NRA releases projections for any future radiation spills

Nuclear regulatory authorities (NRA) in Japan have recently released the first projections for the spread of radiation from nationwide reactors, in case a disaster such as the 2011 Fukushima Daiichi tragedy occurs again.

Radiation simulations were conducted on 16 atomic plants around Japan to give references for local governments to increase the size of evacuation areas from the present radius of ten kilometres, said the NRA.

In careful estimations supplied by NRA, if a large-scale accident occurs evacuation is recommended for 40 kilometres surrounding the Tokyo Electric Power Co.'s Kashiwazaki-Kariwa plant in Niigata Prefecture for at least one week.

Planning to advise that emergency zones should be set within a radius of approximately 30 km in its new nuclear disaster mitigation measure guidelines, it will have local governments considering extending this to a larger distance.

Assuming all seven nuclear reactors suffer meltdowns at the Kashiwazaki-Kariwa plant, the NRA found that doses of radiation could reach 100 millisieverts in the city of Uonuma in Niigata Prefecture, about 40.2 km away.

Areas slightly further out of a 30 km radius from Fukushima Prefecture's Tokyo Electric's Fukushima Daini, Chubu Electric Power Co.'s Hamaoka plant in Shizuoka Prefecture and Kansai Electric Power Co.'s Oi plant in Fukui Prefecture could suffer from 100 millisieverts radiation doses.

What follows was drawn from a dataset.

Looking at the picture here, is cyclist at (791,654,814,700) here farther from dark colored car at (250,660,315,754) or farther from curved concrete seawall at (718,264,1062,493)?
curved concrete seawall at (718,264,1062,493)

In the first seven days of exposure due to a radioactive emergency, the International Atomic Energy Agency calls for evacuations when effective doses exceed 100 millisieverts.

The NRA explained that simulations are based on simple criteria, such as weather patterns; however it did not include other factors, such as geological formations in potentially affected areas.

Commissioner of the regulatory body, Kunihiko Shimazaki stated that the results are "very important" in understanding how far contamination can travel, but he did acknowledge that simulations need to include additional factors, such as land features to get a clearer picture of the potential effects and plan for it accordingly.

In line with IAEA standards, the plans include concepts such as "precautionary action zones" and "urgent protective action planning zones", which will be finally decided upon by local governments.